Source excerpt:

------------------------

IroIro Retro Emporium Logo\\

Wild 7

While it is frequently brought up on this site that OVAs of the 90s often acted as advertisement for manga, and didn’t necessarily come to a satisfying conclusion, Wild 7 is definitely not a case of this. These two videos offer a concise, engaging look into the world of this classic manga. The show has a good sense of closure while at the same time leaving the viewer wanting more.

It is based on a manga series that first came out in the 1960s. During that period in Japan, there was a lot more political unrest. Students and miners were protesting a government that was seen by some as highly corrupt. There were far more people who had their doubts how the country was being run and were quick to voice their opinions. It was very different from the far more harmonious veneer that Japan displays today. The manga tapped into this by assembling a squad of motorcycle cops where every member was a convicted felon. They were given the green light by the police force to be as violent as necessary to stop crime, and these guys were more than happy to comply.

With that sort of backdrop, Wild 7 was actually quite a good fit for the ultra violent onslaught of OVAs that dominated the 90s. For this series, the show kept the rough and tumble, no holds barred spirit of the manga, but updated the setting for what was at the time contemporary Japan.

The show focuses on a corrupt politician and his underlings who are trying to bring down the Wild 7 while at the same time forcibly take over a major television station so that they can brainwash Japan’s electorate. Of course, it’s up to the Wild 7 to stop this, usually through the most violent means possible. Each member has a back story, but there isn’t much time to flesh them out in the videos. As such, they come off more as caricatures whittled down to Big Strong Guy, Dude with the Missile Launcher, Person with the Amazing Moustache, and so on. This isn’t to say that the show isn’t entertaining. It’s loads of fun; just don’t expect much character development. What viewers get is a fun, straightforward tale of intrigue and corruption with health doses of explosions, car chases, and fist fights. It’s an exciting romp through the more cynical side of Japanese society.

------------------------

What to work on:
**1)** According to the Wild 7 review, what was every member of the motorcycle cop squad in the manga?
**2)** Retype the portion of the Wild 7 review starting with "It is based" and going on through "happy to comply.".
**3)** Write what comes next in the Wild 7 review, picking up after its final sentence.

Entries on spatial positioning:
------------------------

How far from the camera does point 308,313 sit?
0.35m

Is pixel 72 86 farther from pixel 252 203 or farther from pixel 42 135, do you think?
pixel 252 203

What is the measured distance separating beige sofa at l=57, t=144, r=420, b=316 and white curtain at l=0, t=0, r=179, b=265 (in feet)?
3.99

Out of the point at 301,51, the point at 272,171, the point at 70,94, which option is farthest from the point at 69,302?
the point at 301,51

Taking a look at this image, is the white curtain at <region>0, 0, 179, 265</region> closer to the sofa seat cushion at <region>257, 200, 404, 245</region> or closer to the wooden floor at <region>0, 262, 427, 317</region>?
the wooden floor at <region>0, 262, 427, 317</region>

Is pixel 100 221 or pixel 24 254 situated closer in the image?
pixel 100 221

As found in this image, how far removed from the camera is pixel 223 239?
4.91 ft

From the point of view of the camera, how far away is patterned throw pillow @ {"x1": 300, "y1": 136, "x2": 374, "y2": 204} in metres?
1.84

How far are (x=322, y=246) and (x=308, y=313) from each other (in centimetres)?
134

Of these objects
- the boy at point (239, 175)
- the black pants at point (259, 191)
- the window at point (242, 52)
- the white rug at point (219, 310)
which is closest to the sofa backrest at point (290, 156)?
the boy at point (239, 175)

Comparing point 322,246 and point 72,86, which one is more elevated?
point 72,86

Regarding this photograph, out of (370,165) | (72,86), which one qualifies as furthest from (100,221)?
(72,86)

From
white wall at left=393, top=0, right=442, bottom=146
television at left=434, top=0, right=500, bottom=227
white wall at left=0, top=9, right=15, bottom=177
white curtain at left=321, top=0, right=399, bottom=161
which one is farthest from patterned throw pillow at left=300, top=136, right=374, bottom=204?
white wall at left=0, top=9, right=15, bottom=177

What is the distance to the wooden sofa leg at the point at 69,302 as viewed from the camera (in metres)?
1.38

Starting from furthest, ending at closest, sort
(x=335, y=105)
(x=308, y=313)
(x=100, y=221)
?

------------------------

In response:
**1)** Every member was a convicted felon.

**2)**
It is based on a manga series that first came out in the 1960s. During that period in Japan, there was a lot more political unrest. Students and miners were protesting a government that was seen by some as highly corrupt. There were far more people who had their doubts how the country was being run and were quick to voice their opinions. It was very different from the far more harmonious veneer that Japan displays today. The manga tapped into this by assembling a squad of motorcycle cops where every member was a convicted felon. They were given the green light by the police force to be as violent as necessary to stop crime, and these guys were more than happy to comply.

**3)**
Meanwhile, the art is quite detailed, and the character design is on point. Each character is supposed to be larger than life, and they look the part. While their police uniforms is what holds them together visually, one can see that beneath those, they all have very unique looks, as was alluded to earlier. Moreover, their motorcycles are pretty crazy. One has a huge rear axle with extra wheels on it to support the weight of the giant riding it, another has a bunch of rocket launchers on it, then their leader has one with tiny jets that come out and allow the bike to go airborne temporarily. Surprisingly, there weren’t any figures released to coincide with the show, which is a shame, because ones based on these characters and their bikes could have been really neat.

In any case, the Wild 7 OVAs are certainly worth spending some time with. They provide an exciting story and a brief glimpse into a much larger manga world. Viewers who just want to watch these episodes and be on their way will be plenty satisfied, while others may like what they see and track down the manga after. Either way, there are plenty of good times to be had here.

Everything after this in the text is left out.